## EXERCISE DESCRIPTION
In the records below, swap "concrete power pole" for "utility pole" and change nothing else. Write all the lines out again, but skip the pictures.

Extracted records:

* * *

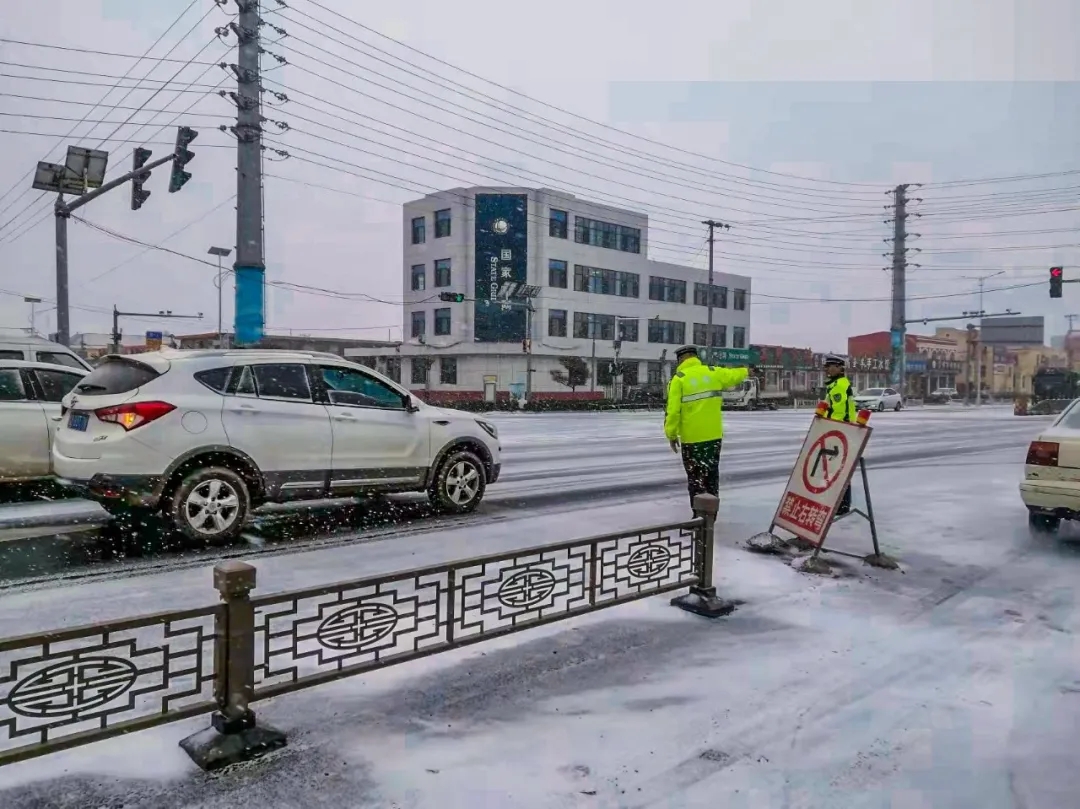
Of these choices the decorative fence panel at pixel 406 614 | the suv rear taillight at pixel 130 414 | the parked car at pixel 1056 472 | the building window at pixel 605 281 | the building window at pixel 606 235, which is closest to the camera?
the decorative fence panel at pixel 406 614

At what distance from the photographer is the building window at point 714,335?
6341cm

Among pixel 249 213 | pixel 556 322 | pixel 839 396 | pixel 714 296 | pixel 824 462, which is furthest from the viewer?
pixel 714 296

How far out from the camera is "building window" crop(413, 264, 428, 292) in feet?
175

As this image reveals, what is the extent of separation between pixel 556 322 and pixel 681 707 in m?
48.7

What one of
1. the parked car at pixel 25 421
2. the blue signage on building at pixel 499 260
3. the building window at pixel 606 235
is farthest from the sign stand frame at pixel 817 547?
the building window at pixel 606 235

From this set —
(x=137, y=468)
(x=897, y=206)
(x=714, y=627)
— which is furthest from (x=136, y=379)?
(x=897, y=206)

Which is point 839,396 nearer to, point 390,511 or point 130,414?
point 390,511

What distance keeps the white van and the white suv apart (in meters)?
3.62

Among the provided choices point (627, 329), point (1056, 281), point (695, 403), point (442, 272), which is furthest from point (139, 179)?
point (627, 329)

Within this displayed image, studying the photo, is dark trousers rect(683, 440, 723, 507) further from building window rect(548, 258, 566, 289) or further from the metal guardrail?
building window rect(548, 258, 566, 289)

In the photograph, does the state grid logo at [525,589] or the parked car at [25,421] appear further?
the parked car at [25,421]

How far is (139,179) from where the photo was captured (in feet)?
49.3

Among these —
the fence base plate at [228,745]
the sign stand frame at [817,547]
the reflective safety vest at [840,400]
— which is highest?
the reflective safety vest at [840,400]

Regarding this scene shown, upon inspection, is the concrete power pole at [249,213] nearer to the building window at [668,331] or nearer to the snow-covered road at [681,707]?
the snow-covered road at [681,707]
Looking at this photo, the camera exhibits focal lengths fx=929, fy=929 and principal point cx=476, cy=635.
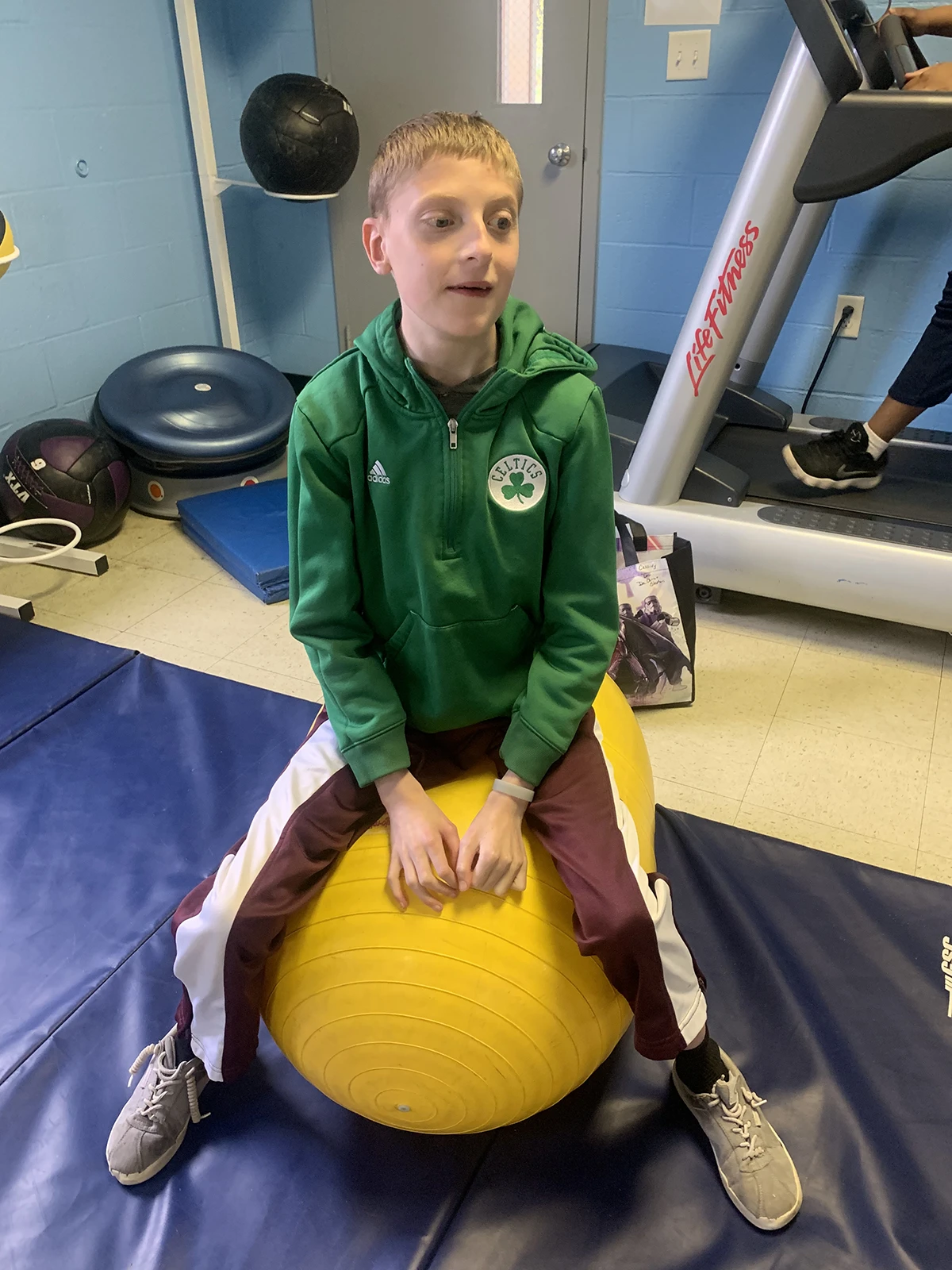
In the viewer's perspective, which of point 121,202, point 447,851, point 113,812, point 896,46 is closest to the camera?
point 447,851

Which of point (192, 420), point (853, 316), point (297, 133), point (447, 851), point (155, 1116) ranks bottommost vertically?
point (155, 1116)

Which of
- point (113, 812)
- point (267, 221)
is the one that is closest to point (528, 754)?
point (113, 812)

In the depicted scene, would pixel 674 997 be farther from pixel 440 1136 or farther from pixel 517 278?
pixel 517 278

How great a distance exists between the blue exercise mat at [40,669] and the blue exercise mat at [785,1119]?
1427 mm

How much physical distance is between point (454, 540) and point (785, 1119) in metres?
0.91

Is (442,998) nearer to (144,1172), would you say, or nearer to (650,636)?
(144,1172)

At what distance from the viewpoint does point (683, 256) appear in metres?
3.12

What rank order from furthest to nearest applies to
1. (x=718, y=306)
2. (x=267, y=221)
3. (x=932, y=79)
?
(x=267, y=221), (x=718, y=306), (x=932, y=79)

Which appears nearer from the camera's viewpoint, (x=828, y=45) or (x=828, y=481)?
(x=828, y=45)

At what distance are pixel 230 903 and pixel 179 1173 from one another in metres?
0.43

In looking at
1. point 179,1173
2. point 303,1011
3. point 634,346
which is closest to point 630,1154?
point 303,1011

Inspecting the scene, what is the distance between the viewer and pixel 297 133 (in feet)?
9.70

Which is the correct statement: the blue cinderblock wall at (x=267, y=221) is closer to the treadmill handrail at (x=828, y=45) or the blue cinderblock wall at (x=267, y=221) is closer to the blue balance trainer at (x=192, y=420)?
the blue balance trainer at (x=192, y=420)

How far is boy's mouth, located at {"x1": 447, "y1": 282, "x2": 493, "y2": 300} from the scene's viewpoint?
1.02 metres
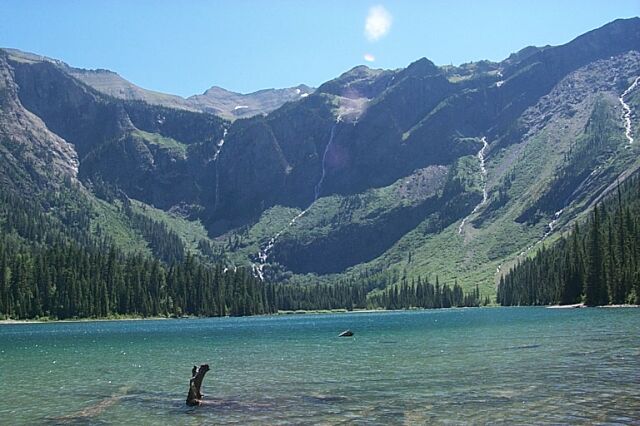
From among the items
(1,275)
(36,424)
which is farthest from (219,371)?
(1,275)

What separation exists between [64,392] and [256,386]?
1410 cm

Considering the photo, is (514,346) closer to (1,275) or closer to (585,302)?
(585,302)

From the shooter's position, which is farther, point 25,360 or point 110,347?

* * *

## EXERCISE RESULT
Of these choices the decorative fence panel at pixel 406 614 | the suv rear taillight at pixel 130 414 | the parked car at pixel 1056 472 | the building window at pixel 605 281 | the building window at pixel 606 235, which is closest to the camera?
the decorative fence panel at pixel 406 614

At what distance from the photographer is the building window at point 714,335?
6341cm

Among pixel 249 213 | pixel 556 322 | pixel 839 396 | pixel 714 296 | pixel 824 462, which is furthest from the viewer?
pixel 714 296

How far out from the camera is "building window" crop(413, 264, 428, 292) in feet?
175

As this image reveals, what is the extent of separation between pixel 556 322 and pixel 681 707 in m?
48.7

What one of
1. the parked car at pixel 25 421
2. the blue signage on building at pixel 499 260
3. the building window at pixel 606 235
is farthest from the sign stand frame at pixel 817 547?
the building window at pixel 606 235

From this set —
(x=137, y=468)
(x=897, y=206)
(x=714, y=627)
— which is furthest from (x=136, y=379)?
(x=897, y=206)

Which is point 839,396 nearer to, point 390,511 or point 130,414?
point 390,511

What distance keeps the white van and the white suv apart (in meters)?
3.62

Among the provided choices point (627, 329), point (1056, 281), point (695, 403), point (442, 272), which is furthest from point (139, 179)?
point (627, 329)

Within this displayed image, studying the photo, is dark trousers rect(683, 440, 723, 507) further from building window rect(548, 258, 566, 289) or further from the metal guardrail?
building window rect(548, 258, 566, 289)

In the photograph, does the state grid logo at [525,589] or the parked car at [25,421] appear further?
the parked car at [25,421]

How far is (139,179) from where the photo was captured (in feet)?
49.3

Among these —
the fence base plate at [228,745]
the sign stand frame at [817,547]
the reflective safety vest at [840,400]
— which is highest?
the reflective safety vest at [840,400]

Regarding this scene shown, upon inspection, is the utility pole at [249,213] nearer to the building window at [668,331] or nearer to the snow-covered road at [681,707]?
the snow-covered road at [681,707]
Looking at this photo, the camera exhibits focal lengths fx=929, fy=929 and principal point cx=476, cy=635.
In the viewer's perspective, which of point 121,202, point 447,851, point 113,812, point 896,46 is closest to the camera?
point 447,851

Which of point (192, 420), point (853, 316), point (297, 133), point (447, 851), point (155, 1116) ranks bottommost vertically?
point (155, 1116)

Which of
- point (113, 812)
- point (267, 221)
is the one that is closest to point (528, 754)?
point (113, 812)

In the depicted scene, would pixel 674 997 be farther from pixel 440 1136 or farther from pixel 517 278?
pixel 517 278

How great a distance exists between the blue exercise mat at [40,669] and the blue exercise mat at [785,1119]?
1427 mm

How much physical distance is between point (454, 540) and point (785, 1119) in metres?
0.91

Is (442,998) nearer to (144,1172), would you say, or nearer to (650,636)?
(144,1172)

At what distance from the viewpoint does point (683, 256) appear in metres?
3.12

What rank order from furthest to nearest applies to
1. (x=718, y=306)
2. (x=267, y=221)
3. (x=932, y=79)
?
(x=267, y=221), (x=718, y=306), (x=932, y=79)

Which appears nearer from the camera's viewpoint, (x=828, y=45) or (x=828, y=481)?
(x=828, y=45)

At what distance are pixel 230 903 and pixel 179 1173 from one another in metres?
0.43

In looking at
1. point 179,1173
2. point 303,1011
3. point 634,346
which is closest to point 630,1154?
point 303,1011

Inspecting the scene, what is the distance between the viewer and pixel 297 133 (in feet)?
9.70

Which is the correct statement: the blue cinderblock wall at (x=267, y=221) is closer to the treadmill handrail at (x=828, y=45) or the blue cinderblock wall at (x=267, y=221) is closer to the blue balance trainer at (x=192, y=420)?
the blue balance trainer at (x=192, y=420)

How far is boy's mouth, located at {"x1": 447, "y1": 282, "x2": 493, "y2": 300} from the scene's viewpoint?
1.02 metres
From among the items
(1,275)
(36,424)
which is farthest from (219,371)?
(1,275)

What separation exists between [64,392] and [256,386]?
1410 cm

Considering the photo, is (514,346) closer to (1,275) or closer to (585,302)?
(585,302)

From the shooter's position, which is farther, point 25,360 or point 110,347?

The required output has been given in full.